Top of Reading passage

# HELP please- Passenger mirror dip



## falconmick (Mar 12, 2018)

Own MK3 2017MY, trying to code passenger mirror dip in reverse. Can this be done if the car does not have electric memory seats?
If so does anyone have VCDS code? Thanks in advance.


----------



## Toshiba (Jul 8, 2004)

yeah, you can... but there's the problem - it's just not fully functional and kinda pointless..


----------



## F1SpaceMonkey (Nov 21, 2015)

Toshiba said:


> yeah, you can... but there's the problem - it's just not fully functional and kinda pointless..


what do you mean? mine works from factory and is essential when i reverse park.


----------



## CipherTT (Mar 17, 2018)

falconmick said:


> Own MK3 2017MY, trying to code passenger mirror dip in reverse. Can this be done if the car does not have electric memory seats?
> If so does anyone have VCDS code? Thanks in advance.


Yes you can. Don't need electric seats. I used OBDeleven.

Procedure is as follows:
Turn the knob which controls mirror adjustment to 'R' (I assume your's is a left hand drive)
Unit 52 (select the passenger unit, it may vary from left drive hand/right drive hand)
coding
Byte 4
enable bit 2
enable bit 3

You have to leave the knob position in 'R' when putting the reverse gear for mirror to dip. Mirror will come back to original position when you move forward and have crossed atleast 9mph or when you switch off the engine. Let me know if you are successful or not.


----------



## CipherTT (Mar 17, 2018)

Toshiba said:


> yeah, you can... but there's the problem - it's just not fully functional and kinda pointless..


I find it useful as I'm useless in reverse parking and helps to be close to kerb but avoid scratching alloy.

If mirror adjustment knob is in central position and side not selected then mirror wont dip (in cases where dip is not required)


----------



## Toshiba (Jul 8, 2004)

On the lower cars without memory seats the mirror positions are not programable, you need the switch in a set position and its just less than ideal - hence why the TT doesnt have it as standard from factory. I find the dip mirror completely useless.


----------



## J400uk (Dec 6, 2009)

I'm not understanding why people are saying memory seats are needed. The mirror dipping is offered from the factory when you spec power folding mirrors. Can't see how that is different to enabling it via VCDS!


----------



## Toshiba (Jul 8, 2004)

No it's not... it's explained above - go and "try" to program your "dipped" mirror then... you can't, so its half baked at best.


----------



## phazer (Apr 2, 2018)

If you have mirror dip enabled (eg you paid for folding mirrors or programmed it) it's easy to set the mirror. Once you've triggered it you can have it how you like and it'll remember. No need for electric seats. On some VAG cars it'll even remember the setting per key.

From the manual:

"_Front passenger's exterior mirror tilt function* 
To help you see the curb when backing into a parking space, the surface of the mirror tilts slightly. For this to happen, the knob must be in the position for the front passenger's outside mirror .

Bottom of Reading passage

**Things to do**:
(1) In the forum thread on passenger mirror dip, once you move forward, what speed must you pass before the mirror returns to its original position?
(2) Please write the next part of the forum thread on passenger mirror dip, picking up right after its final sentence.

Top of Source data

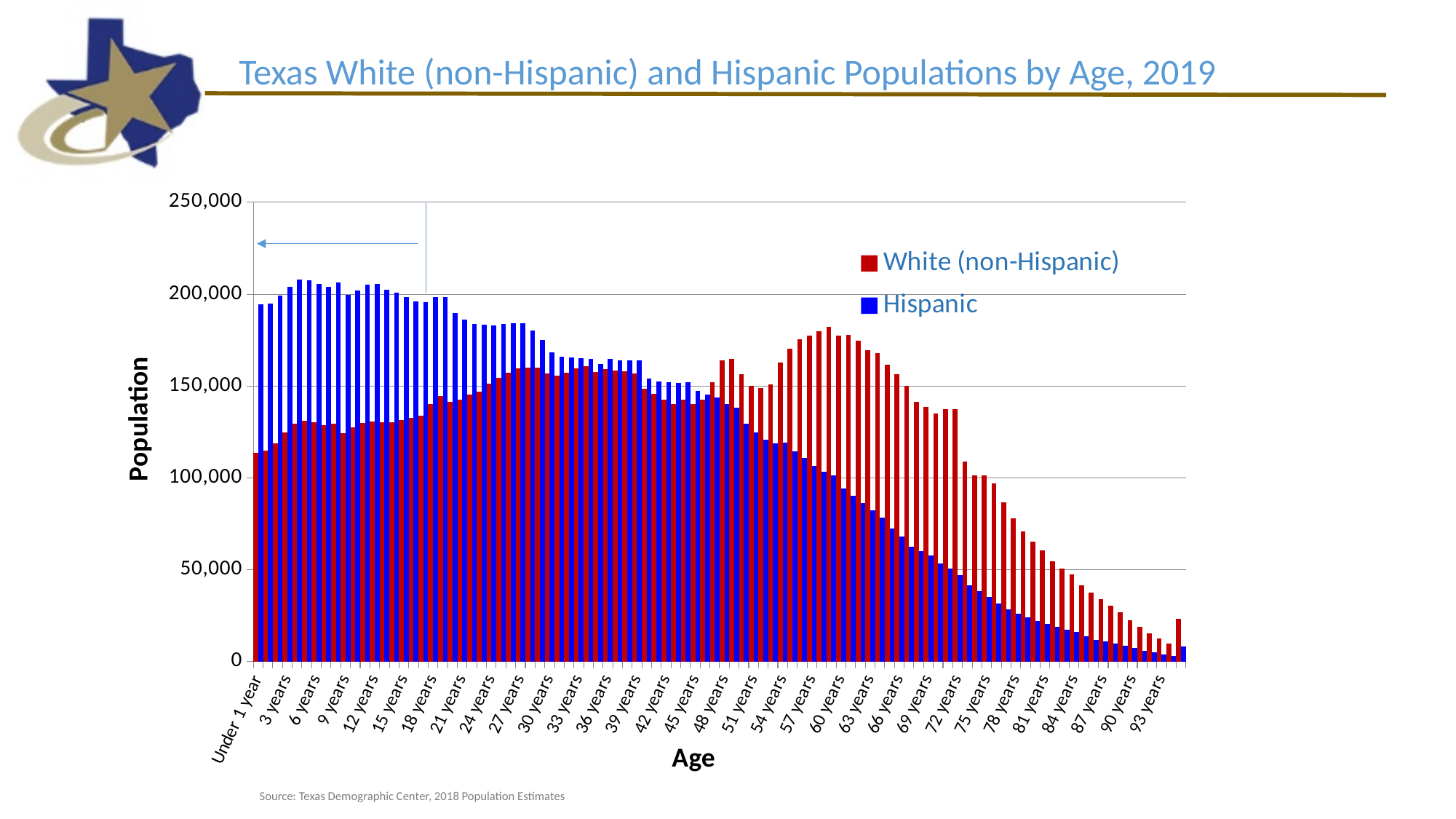
Is the White (non-Hispanic) value for 93 years greater or less than 50,000? less How many series does the legend list? 2 At 60 years, which series has the larger value, White (non-Hispanic) or Hispanic? White (non-Hispanic) What kind of chart is shown on the slide? bar chart Is the White (non-Hispanic) value for 60 years greater or less than 150,000? greater Is the Hispanic value for Under 1 year greater or less than 150,000? greater What colour represents the Hispanic series in the legend? blue Do the Hispanic values generally rise or fall from 30 years to 93 years? fall At Under 1 year, which series has the larger value, White (non-Hispanic) or Hispanic? Hispanic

Bottom of Source data

**Responses to the exercise**:
(1) At least 9 mph.

(2)
You can adjust the tilted mirror surface by turning the knob in the desired direction. When you move out of reverse and into another gear, the new mirror position is stored and assigned to the key you are using. 
The mirror goes back into its original position once you drive forward faster than 9 mph (15 km/h) or turn the ignition off . _"


----------



## pcbbc (Sep 4, 2009)

J400uk said:


> I'm not understanding why people are saying memory seats are needed. The mirror dipping is offered from the factory when you spec power folding mirrors. Can't see how that is different to enabling it via VCDS!


You are correct.

I guess they are saying this because usually curb dip and memory mirror position come together, as they require stepper motors in the mirror housing (as opposed to normal DC motors which just drive when power is connected).
And usually then that feature is then also bundled with memory seats because then it can be sold as an easy to understand and desirable feature for people who share a car... but not in this case.

Although I have no idea if Audi spec different motors for the mirrors depending on if you order the power folding mirrors or not. Would seem crazy to design and fit two different designs, but I've seen Audi do some crazy stuff wrt cost cutting.
And as folding mirrors have to have a different mechanism to non-folding, so it's not totally inconceivable.

Can anyone confirm or deny different mirror positioning motor parts?


----------



## Toshiba (Jul 8, 2004)

Same parts, it's just you can drive to "preset positions" along both axis rather than just the bottom stop of the horizontal axis.


----------



## moro anis (May 27, 2010)

So then,

Are you saying it's possible to make the mirrors fold without changing anything physical as long as you have memory seats or don't they come into it?

By memory seats do youy mean elctric fully adjustable?

Cheers


----------



## Toshiba (Jul 8, 2004)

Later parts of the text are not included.